**TEXT BLOCK**
* * * * * * *

The 1997 State of the Union address was given by President Bill Clinton to a joint session of the 105th United States Congress on Tuesday, February 4, 1997. The speech was the first State of the Union address of President Clinton's second term.

President Clinton discussed numerous topics in the address, including the environment, the International Space Station, welfare, crime and relations with NATO and China. The president also focused on a "detailed plan to balance the budget by 2002".

* * * * * * *

**SUPPLIED INFORMATION**
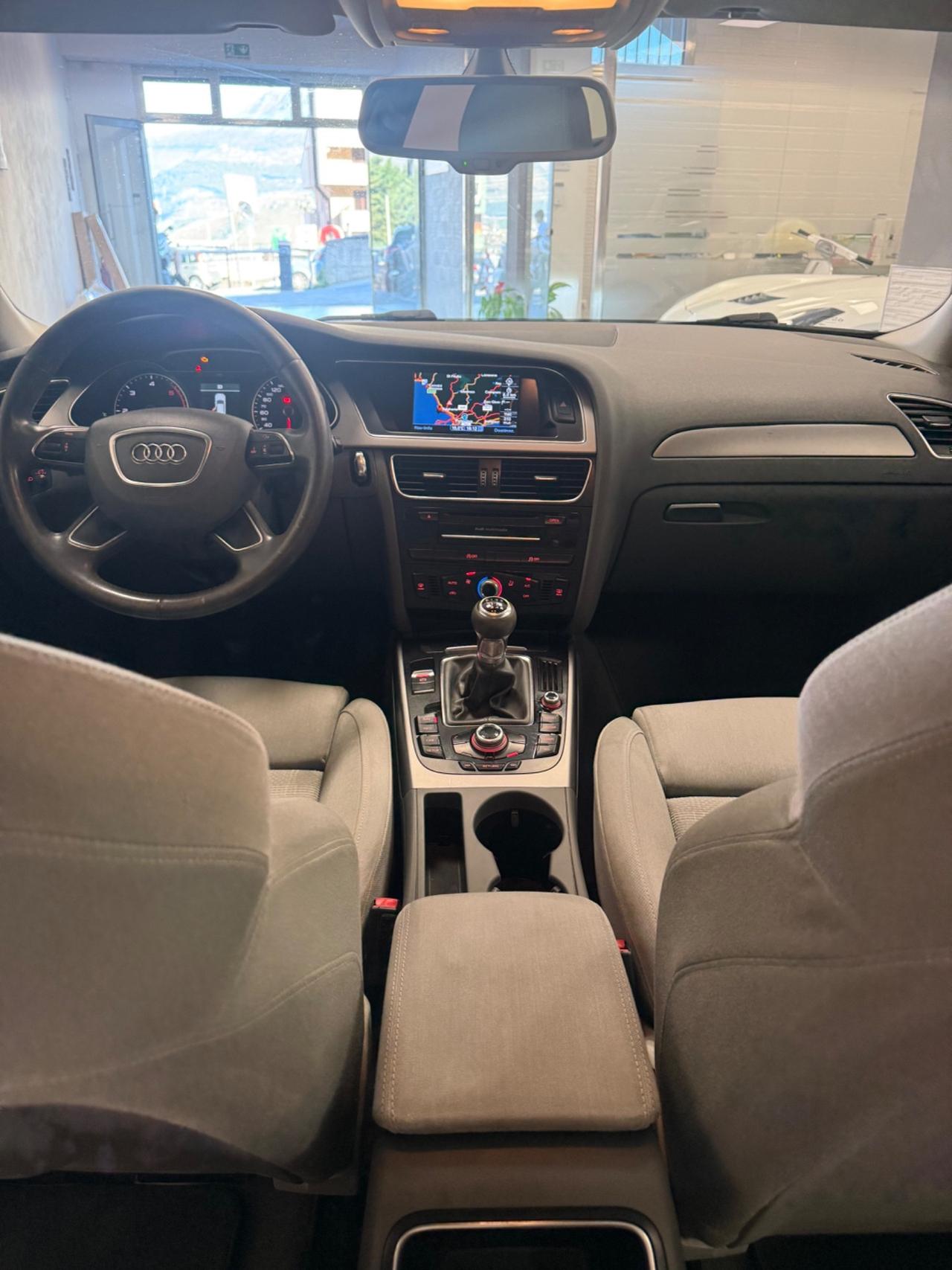 Audi A4 Avant 2.0 TDI 150 CV Business Plus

* * * * * * *

**YOUR INSTRUCTIONS**
Continue the passage on Clinton's 1997 State of the Union address from its last sentence. The data is separate material and is unrelated to the passage on the 1997 State of the Union address.

**YOUR RESPONSE**
The Republican Party response was delivered by Oklahoma congressman J. C. Watts in front of high school students sponsored by the Close Up Foundation.[1]

Dan Glickman, the Secretary of Agriculture, served as the designated survivor.[2]

The speech was broadcast live on television and radio and lasted 1:04:21 and consisted of 6,774 words.[3]

This was the first State of the Union Address carried live on the Internet.[4]


  1. ^ Richard E. Sincere, Jr. (February 1997). "O.J., J.C., and Bill: Reflections on the State of the Union". Metro Herald. Archived from the original on 2002-07-31. Retrieved 2007-01-23. Watts told his audience -- about 100 high school students from the CloseUp Foundation watched in person, while a smaller number watched on television at home -- that he is "old enough to remember the Jim Crow" laws that affected him and his family while he grew up in a black neighborhood in small-town Oklahoma.
  2. ^ Washington Post, "Agriculture's Glickman Draws Doomsday Duty for Address." Page A13. Feb 4, 1997
  3. ^ "Length of State of the Union Addresses in Minutes". presidency.ucsb.edu. Retrieved 2017-09-06.
  4. ^ Office of the Clerk, U.S. House of Representatives. "Office of the Clerk". Archived from the original on 2009-05-12. Retrieved 2009-04-14.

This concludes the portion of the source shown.